Manafort, Cohen and Trump
https://www.wsj.com/articles/manafort-cohen-and-trump-1534894066
The jury conviction of Paul Manafort and the guilty plea by Michael Cohen on Tuesday are a damaging commentary on the shady operators Donald Trump associated with in his private and political life. Whether they also pose a fatal threat to his Presidency is far from clear, however, and the evidence in both cases is unrelated to the Russian collusion claims that set these prosecutions in motion.
A Virginia jury convicted Mr. Manafort on eight counts of fraud in his personal financial dealings, while failing to reach a unanimous verdict on 10 others. As these columns warned Mr. Trump in 2016, Mr. Manafort is a longtime Beltway fixer whose business was profiting from his political connections. He is the personification of “the swamp.”One irony is that Mr. Trump hired him as campaign chairman in part because most Republicans with political experience shunned the New York insurgent. Mr. Trump knew Mr. Manafort from his apartment in Trump Tower, and he came recommended for his experience as a convention delegate counter for Gerald Ford in the 1976 scrum with Ronald Reagan. Mr. Trump fired him as campaign chairman weeks after the July GOP convention, but in 2017 special counsel Robert Mueller targeted Mr. Manafort for his ties to Ukrainian politicians who are close to Russia.

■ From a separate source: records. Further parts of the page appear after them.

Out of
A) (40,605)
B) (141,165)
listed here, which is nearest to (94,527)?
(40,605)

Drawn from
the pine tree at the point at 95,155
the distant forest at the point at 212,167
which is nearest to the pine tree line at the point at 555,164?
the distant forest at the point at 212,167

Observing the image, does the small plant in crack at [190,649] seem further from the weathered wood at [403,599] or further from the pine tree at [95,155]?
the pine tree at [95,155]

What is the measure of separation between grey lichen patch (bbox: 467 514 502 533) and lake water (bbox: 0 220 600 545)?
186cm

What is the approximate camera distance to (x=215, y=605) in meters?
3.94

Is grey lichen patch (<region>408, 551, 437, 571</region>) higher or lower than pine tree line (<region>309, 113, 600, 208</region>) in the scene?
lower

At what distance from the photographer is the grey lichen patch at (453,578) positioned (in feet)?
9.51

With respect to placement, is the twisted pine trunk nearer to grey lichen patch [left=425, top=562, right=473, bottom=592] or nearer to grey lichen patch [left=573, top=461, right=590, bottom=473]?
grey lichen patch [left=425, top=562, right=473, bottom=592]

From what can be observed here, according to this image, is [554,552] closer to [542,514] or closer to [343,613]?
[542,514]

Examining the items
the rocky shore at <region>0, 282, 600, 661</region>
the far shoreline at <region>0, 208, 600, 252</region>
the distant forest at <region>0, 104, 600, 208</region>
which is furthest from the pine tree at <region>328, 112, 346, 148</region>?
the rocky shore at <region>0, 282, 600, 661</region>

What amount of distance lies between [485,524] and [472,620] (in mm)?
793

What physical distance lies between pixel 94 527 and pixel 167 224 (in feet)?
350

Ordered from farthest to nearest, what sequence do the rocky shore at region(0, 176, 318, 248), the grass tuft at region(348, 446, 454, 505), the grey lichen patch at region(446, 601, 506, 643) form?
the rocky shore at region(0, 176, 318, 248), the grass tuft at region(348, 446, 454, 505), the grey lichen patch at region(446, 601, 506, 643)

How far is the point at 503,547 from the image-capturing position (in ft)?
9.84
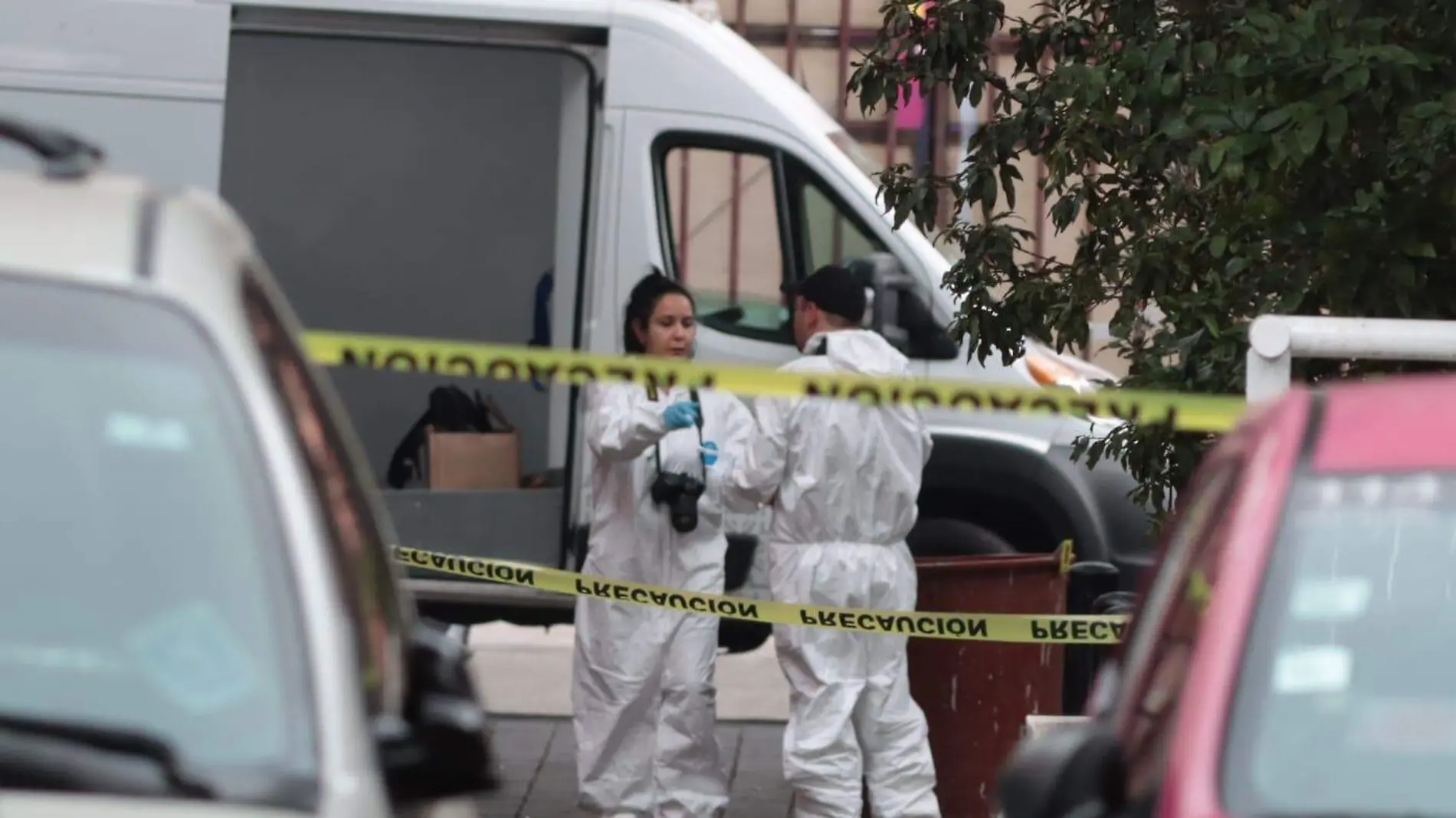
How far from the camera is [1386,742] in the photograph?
3113mm

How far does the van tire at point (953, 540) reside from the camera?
10148 millimetres

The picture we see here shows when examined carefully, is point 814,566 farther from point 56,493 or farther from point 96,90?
point 56,493

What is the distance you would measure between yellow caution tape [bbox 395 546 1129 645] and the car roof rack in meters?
4.07

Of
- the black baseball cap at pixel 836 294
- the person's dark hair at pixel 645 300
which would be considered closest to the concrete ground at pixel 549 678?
the person's dark hair at pixel 645 300

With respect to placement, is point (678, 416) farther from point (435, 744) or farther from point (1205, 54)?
point (435, 744)

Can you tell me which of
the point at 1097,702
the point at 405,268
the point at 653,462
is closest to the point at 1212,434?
the point at 653,462

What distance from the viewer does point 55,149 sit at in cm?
347

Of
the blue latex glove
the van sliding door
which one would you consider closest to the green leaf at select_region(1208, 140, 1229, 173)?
the blue latex glove

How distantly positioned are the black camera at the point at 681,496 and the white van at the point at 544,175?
1.35m

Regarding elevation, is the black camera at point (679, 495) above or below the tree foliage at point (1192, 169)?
below

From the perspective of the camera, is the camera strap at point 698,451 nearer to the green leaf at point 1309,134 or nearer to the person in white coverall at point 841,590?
the person in white coverall at point 841,590

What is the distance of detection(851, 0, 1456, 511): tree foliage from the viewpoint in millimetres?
5762

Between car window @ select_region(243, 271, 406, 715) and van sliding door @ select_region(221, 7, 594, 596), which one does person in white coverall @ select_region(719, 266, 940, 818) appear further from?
car window @ select_region(243, 271, 406, 715)

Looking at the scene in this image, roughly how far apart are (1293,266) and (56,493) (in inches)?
150
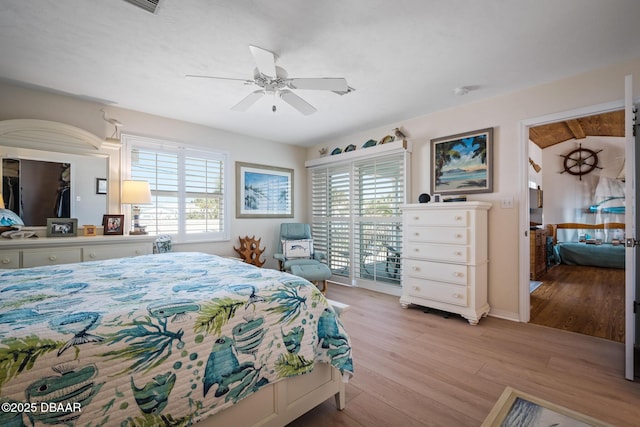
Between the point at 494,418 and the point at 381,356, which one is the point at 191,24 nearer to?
the point at 381,356

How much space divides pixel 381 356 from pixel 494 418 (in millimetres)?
872

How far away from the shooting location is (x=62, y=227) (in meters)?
3.03

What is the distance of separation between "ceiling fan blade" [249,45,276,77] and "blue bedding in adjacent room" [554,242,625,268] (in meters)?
7.09

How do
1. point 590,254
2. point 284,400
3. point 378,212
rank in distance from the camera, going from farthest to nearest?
point 590,254 < point 378,212 < point 284,400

Mr. Cohen’s guilty plea may pose a greater risk to Mr. Trump given the lawyer’s role in paying $130,000 to pornography actress Stephanie Clifford so she would keep silent about an alleged affair with Mr. Trump in 2006. Mr. Cohen first denied making the payments, and Mr. Trump publicly denied knowing about them, but Mr. Cohen now says they both knew.

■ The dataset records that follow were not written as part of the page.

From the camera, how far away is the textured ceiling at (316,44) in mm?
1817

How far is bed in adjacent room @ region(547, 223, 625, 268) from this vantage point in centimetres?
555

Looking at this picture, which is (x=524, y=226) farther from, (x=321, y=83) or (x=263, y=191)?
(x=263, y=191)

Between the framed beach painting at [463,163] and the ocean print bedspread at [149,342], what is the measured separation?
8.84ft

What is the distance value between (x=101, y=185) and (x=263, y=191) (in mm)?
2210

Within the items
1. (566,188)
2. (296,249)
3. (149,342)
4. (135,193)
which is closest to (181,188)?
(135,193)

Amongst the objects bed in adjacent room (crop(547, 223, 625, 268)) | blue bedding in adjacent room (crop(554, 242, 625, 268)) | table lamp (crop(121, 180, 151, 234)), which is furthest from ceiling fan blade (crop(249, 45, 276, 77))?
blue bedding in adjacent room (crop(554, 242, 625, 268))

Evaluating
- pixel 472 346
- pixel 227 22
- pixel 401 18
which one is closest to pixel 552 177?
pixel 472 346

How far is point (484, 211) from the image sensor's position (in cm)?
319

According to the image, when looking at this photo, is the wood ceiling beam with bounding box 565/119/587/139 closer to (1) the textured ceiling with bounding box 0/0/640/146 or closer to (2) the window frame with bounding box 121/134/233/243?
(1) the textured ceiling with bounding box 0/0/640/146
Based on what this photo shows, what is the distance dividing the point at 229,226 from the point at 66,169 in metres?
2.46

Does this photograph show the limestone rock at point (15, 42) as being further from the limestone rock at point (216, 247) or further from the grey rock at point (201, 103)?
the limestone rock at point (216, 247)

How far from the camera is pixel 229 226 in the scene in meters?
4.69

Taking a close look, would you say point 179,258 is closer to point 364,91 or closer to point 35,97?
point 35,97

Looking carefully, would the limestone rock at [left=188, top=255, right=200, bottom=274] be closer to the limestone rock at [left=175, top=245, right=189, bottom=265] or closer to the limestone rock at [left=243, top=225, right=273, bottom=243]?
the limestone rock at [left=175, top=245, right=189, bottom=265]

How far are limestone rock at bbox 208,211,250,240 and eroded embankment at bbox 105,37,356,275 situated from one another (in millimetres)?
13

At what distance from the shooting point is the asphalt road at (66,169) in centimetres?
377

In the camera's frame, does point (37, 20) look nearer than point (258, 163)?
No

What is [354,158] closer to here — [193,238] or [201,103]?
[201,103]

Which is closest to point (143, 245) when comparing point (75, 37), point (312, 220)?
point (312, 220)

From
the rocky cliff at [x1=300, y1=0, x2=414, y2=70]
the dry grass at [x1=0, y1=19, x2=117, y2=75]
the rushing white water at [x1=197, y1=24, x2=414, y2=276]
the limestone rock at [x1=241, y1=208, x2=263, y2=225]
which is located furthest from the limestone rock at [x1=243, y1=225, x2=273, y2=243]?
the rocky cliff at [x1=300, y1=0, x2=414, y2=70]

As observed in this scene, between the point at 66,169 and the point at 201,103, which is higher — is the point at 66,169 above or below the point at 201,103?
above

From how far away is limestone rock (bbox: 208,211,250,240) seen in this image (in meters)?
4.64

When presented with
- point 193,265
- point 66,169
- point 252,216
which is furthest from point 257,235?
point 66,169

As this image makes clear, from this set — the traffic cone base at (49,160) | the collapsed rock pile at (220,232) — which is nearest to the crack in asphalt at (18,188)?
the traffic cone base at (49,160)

Mr. Mueller targeted Mr. Cohen and then passed the case off to the U.S. Attorney for the Southern District of New York, who dug into the lawyer’s personal business dealings. Mr. Cohen has always seemed to be a New York version of Mr. Manafort, and in the guilty plea he admits to cutting legal corners in his business dealings and lying about his taxes.

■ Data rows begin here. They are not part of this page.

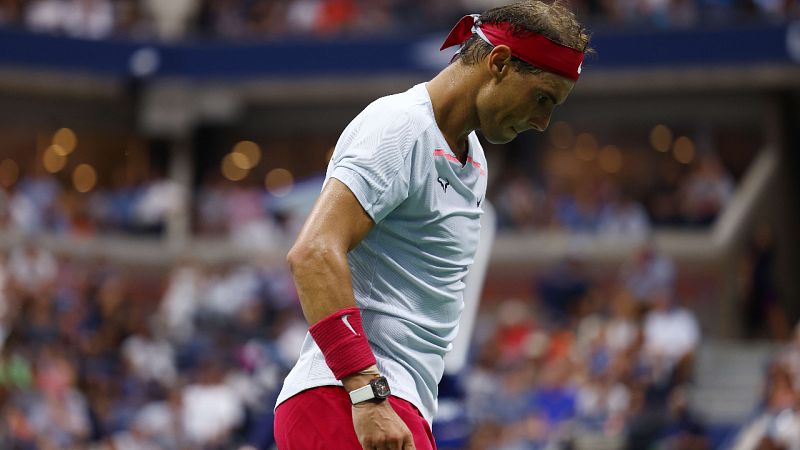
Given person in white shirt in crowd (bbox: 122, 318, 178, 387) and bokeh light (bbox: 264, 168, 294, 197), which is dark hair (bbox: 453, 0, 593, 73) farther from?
bokeh light (bbox: 264, 168, 294, 197)

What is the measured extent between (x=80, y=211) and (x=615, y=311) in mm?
11508

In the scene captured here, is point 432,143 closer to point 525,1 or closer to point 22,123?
point 525,1

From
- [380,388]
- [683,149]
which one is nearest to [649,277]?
[683,149]

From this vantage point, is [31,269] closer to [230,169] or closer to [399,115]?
[230,169]

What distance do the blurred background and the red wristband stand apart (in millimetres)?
5136

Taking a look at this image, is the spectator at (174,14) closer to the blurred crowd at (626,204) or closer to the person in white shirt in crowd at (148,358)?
the blurred crowd at (626,204)

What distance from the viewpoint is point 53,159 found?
84.6ft

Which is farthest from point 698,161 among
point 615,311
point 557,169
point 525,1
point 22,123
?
point 525,1

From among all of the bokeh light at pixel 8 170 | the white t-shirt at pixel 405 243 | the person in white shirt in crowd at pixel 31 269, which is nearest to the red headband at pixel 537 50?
the white t-shirt at pixel 405 243

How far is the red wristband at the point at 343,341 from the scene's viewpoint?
132 inches

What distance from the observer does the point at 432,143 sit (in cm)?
366

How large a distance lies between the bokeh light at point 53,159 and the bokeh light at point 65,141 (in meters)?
0.04

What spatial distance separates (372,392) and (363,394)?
0.9 inches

Mr. Trump’s biggest vulnerability appears to be whether the payments to Ms. Clifford violated campaign-finance law. Mr. Cohen pleaded guilty to a campaign-finance charge, which prosecutors may have wanted to stipulate were criminal to hold against Mr. Trump. Mr. Cohen told the court he paid Ms. Clifford at the request of “the candidate,” which has to mean Mr. Trump.
All of this reveals Mr. Trump at his worst and shows why so many Republicans had doubts about making him the party’s nominee. If he did order the payments to Ms. Clifford, he exhibited awful political as well as ethical judgment. By October 2016, after the Billy Bush tape had come out, a years-old affair with a porn star would not have shocked voters.
Mr. Cohen’s plea deal doesn’t stipulate that he must cooperate with Mr. Mueller, though he could certainly do that if he wants to impress the judge at his sentencing. But as with Mr. Manafort, it isn’t clear what he knows about Mr. Trump and Russia or Mr. Trump’s pre-presidential business matters.